*Data supplied*:
########################################

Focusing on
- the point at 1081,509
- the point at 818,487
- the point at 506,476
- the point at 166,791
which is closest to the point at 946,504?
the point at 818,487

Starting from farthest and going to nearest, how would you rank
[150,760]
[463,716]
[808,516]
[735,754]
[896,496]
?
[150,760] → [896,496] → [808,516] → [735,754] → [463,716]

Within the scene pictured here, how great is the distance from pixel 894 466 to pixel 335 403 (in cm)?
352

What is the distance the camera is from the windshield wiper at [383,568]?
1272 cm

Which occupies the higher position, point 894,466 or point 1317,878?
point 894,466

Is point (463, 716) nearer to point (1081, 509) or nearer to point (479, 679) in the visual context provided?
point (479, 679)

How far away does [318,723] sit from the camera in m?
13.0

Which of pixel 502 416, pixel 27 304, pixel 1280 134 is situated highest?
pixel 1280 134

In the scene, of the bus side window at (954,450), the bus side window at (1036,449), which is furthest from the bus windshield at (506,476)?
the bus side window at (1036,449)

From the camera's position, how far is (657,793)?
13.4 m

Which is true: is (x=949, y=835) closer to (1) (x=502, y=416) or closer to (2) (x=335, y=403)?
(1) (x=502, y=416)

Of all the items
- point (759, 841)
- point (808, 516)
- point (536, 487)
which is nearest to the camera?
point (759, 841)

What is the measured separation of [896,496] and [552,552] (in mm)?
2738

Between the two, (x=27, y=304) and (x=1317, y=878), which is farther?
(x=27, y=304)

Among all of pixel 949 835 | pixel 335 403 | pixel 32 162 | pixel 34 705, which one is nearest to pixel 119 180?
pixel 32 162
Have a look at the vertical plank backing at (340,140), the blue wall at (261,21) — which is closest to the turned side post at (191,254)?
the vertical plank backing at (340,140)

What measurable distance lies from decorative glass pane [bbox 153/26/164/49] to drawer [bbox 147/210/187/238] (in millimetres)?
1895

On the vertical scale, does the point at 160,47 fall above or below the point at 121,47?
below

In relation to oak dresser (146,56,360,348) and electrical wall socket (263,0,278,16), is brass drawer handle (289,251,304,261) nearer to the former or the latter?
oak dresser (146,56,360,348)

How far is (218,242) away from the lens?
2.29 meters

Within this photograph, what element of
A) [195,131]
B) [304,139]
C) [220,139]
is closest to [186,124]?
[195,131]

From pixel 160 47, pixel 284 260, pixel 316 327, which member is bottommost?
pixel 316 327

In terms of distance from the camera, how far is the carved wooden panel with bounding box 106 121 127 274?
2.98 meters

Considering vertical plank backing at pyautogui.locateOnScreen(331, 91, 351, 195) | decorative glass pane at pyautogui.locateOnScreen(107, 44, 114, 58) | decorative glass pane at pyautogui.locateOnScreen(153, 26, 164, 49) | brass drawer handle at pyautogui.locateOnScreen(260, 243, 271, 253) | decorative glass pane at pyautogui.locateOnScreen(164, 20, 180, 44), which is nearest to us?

########################################

*Requirements*:
Could you reproduce all of the material above line by line, with every character unchanged?

*Exercise result*:
Focusing on
- the point at 1081,509
- the point at 818,487
- the point at 506,476
- the point at 166,791
which is closest to the point at 946,504?
the point at 818,487

Starting from farthest and going to nearest, how would you rank
[150,760]
[463,716]
[808,516]
[735,754]
[896,496]
?
[150,760] → [896,496] → [808,516] → [735,754] → [463,716]

Within the scene pictured here, how great is the distance from pixel 894 466 to pixel 335 403 (in cm)?
352

What is the distance the camera is from the windshield wiper at [383,568]?
1272 cm

Which occupies the higher position, point 894,466 or point 1317,878?
point 894,466

Is point (463, 716) nearer to point (1081, 509) or nearer to point (479, 679) in the visual context provided?
point (479, 679)

How far away does [318,723] sit from the camera in m?
13.0

Which of pixel 502 416, pixel 27 304, pixel 1280 134 is situated highest?
pixel 1280 134

In the scene, of the bus side window at (954,450), the bus side window at (1036,449), which is furthest from the bus windshield at (506,476)?
the bus side window at (1036,449)

From the camera's position, how far is (657,793)?
13.4 m

Which is true: is (x=949, y=835) closer to (1) (x=502, y=416) or closer to (2) (x=335, y=403)?
(1) (x=502, y=416)

Of all the items
- point (759, 841)
- point (808, 516)
- point (536, 487)
which is nearest to the camera?
point (759, 841)

What is the measured separation of [896,496] and [552,552] (in mm)?
2738

Between the two, (x=27, y=304) and (x=1317, y=878), which is farther?
(x=27, y=304)

Among all of pixel 949 835 | pixel 335 403 | pixel 32 162 | pixel 34 705, which one is nearest to pixel 119 180?
pixel 32 162
Have a look at the vertical plank backing at (340,140), the blue wall at (261,21) — which is closest to the turned side post at (191,254)?
the vertical plank backing at (340,140)

What measurable distance lies from decorative glass pane [bbox 153/26/164/49] to drawer [bbox 147/210/187/238] (in millimetres)?
1895

On the vertical scale, does the point at 160,47 fall above or below the point at 121,47?
below

In relation to oak dresser (146,56,360,348) and electrical wall socket (263,0,278,16), is brass drawer handle (289,251,304,261) nearer to the former or the latter?
oak dresser (146,56,360,348)

How far is (218,242) away from the lens?
2.29 meters

Within this photograph, what element of
A) [195,131]
B) [304,139]
C) [220,139]
is closest to [186,124]?
[195,131]

From pixel 160 47, pixel 284 260, pixel 316 327, which member is bottommost?
pixel 316 327

In terms of distance from the camera, how far is the carved wooden panel with bounding box 106 121 127 274?
2.98 meters

Considering vertical plank backing at pyautogui.locateOnScreen(331, 91, 351, 195) | decorative glass pane at pyautogui.locateOnScreen(107, 44, 114, 58) | decorative glass pane at pyautogui.locateOnScreen(153, 26, 164, 49) | brass drawer handle at pyautogui.locateOnScreen(260, 243, 271, 253) | decorative glass pane at pyautogui.locateOnScreen(164, 20, 180, 44), which is nearest to us?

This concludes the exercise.